What is asked ▸
1. In the article on the middle class in France, when did the strikes against the Daladier-Reynaud decree laws take place?
2. Reproduce the passage of the article on the middle class in France that begins with the words "Only recently the" and stops after "in November 1938.".

Source document ▸
-=-=-

The Middle Class in France

 

From Workers’ International News, Vol.2 No.4, April 1939, pp.6-7.
Transcribed by Ted Crawford.
Marked up by Einde O’Callaghan for ETOL.

 

In the rise of German and Italian Fascism the peasantry and urban middle classes played a very important part. In France, a semi-agricultural country where they are still numerically very strong, they are destined to play just as important a part in the coming events. In these two countries, the middle classes, pauperised by the crisis of the capitalist system, provided a certain mass basis for Fascism which they believed would take them out of their impasse. In France to-day everybody from the Communist Party to Doriot, one of the would-be Hitlers of his country, recognises the importance of winning to his cause the masses of the petty bourgeoisie. The Communist Party cried out (quite rightly) for an alliance of the middle classes and the workers and under cover of this slogan, tied the revolutionary movement of 1935-36 to the Radicals, the classical exploiters of the middle classes’ prejudices. Doriot for his part writes numerous pamphlets and articles destined solely for the middle class. The majority of the workers in Germany have never accepted Fascism and neither will their French brothers; that is why Doriot’s PPF and de la Rocque’s PSF are paying special attention to the petty bourgeoisie.

Only recently the PSF held an “Agricultural Conference” and put forward its plan for the “revitalisation of agriculture.” It is true this conference did not arouse much comment but it is a dangerous warning that unless the peasantry is shown a real way to solve its problems (indebtedness to the banks, machinations of the powerful grain trusts, the disparity between the prices of agricultural products and manufactured goods, etc.) they will turn in despair to Fascism. It is precisely because the various Popular Front Governments did nothing to solve the peasant problem that the countryside remained completely passive during the strikes against the Daladier-Reynaud decree laws in November 1938.

-=-=-

Dataset ▸
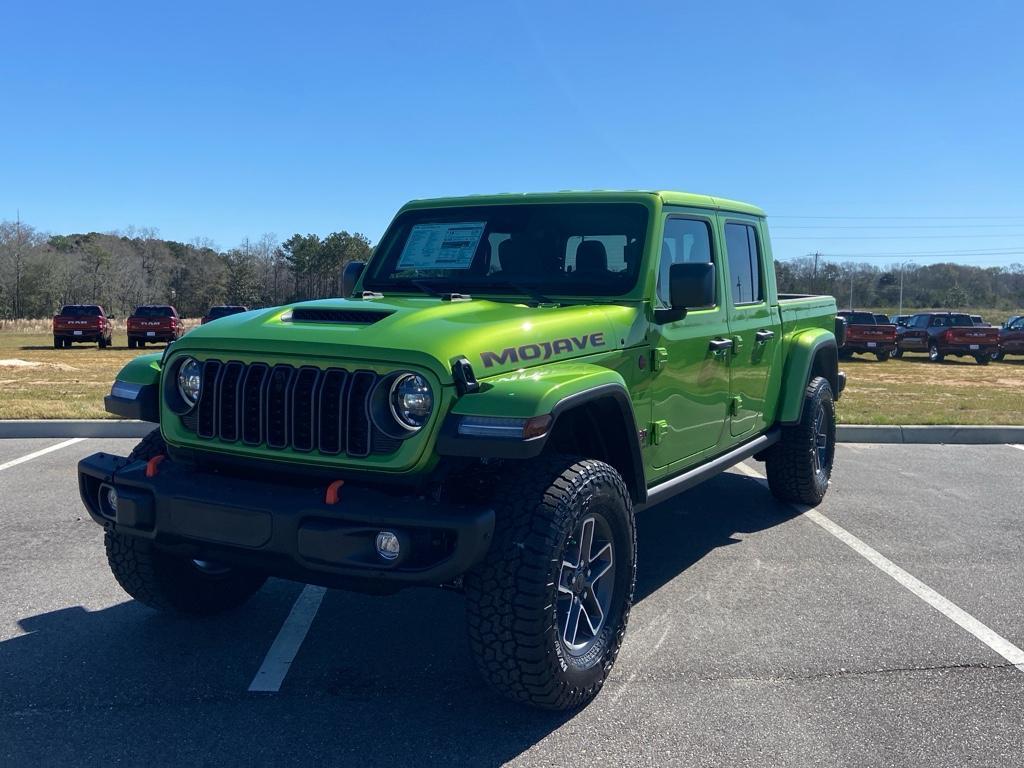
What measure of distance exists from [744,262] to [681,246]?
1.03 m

-=-=-

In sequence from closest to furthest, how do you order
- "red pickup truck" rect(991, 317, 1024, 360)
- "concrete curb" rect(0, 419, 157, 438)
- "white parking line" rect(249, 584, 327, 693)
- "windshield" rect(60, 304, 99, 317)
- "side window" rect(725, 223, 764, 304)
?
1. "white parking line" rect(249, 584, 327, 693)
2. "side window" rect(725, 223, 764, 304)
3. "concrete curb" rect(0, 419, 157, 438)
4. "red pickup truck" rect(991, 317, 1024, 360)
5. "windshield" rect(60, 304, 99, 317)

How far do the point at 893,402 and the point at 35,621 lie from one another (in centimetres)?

-=-=-

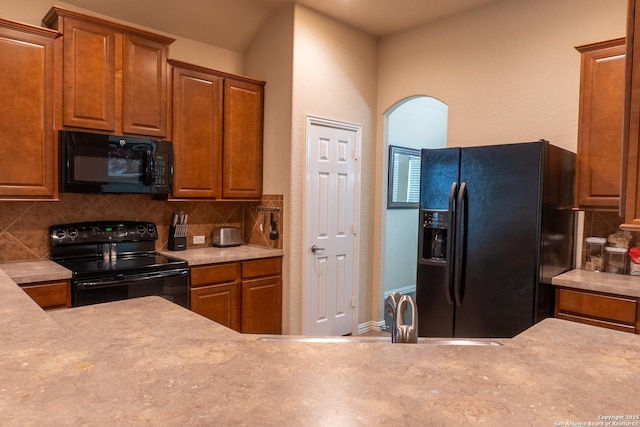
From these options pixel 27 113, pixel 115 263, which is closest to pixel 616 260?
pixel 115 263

-=-=-

Answers by task ▸
1. November 1938

2.
Only recently the PSF held an “Agricultural Conference” and put forward its plan for the “revitalisation of agriculture.” It is true this conference did not arouse much comment but it is a dangerous warning that unless the peasantry is shown a real way to solve its problems (indebtedness to the banks, machinations of the powerful grain trusts, the disparity between the prices of agricultural products and manufactured goods, etc.) they will turn in despair to Fascism. It is precisely because the various Popular Front Governments did nothing to solve the peasant problem that the countryside remained completely passive during the strikes against the Daladier-Reynaud decree laws in November 1938.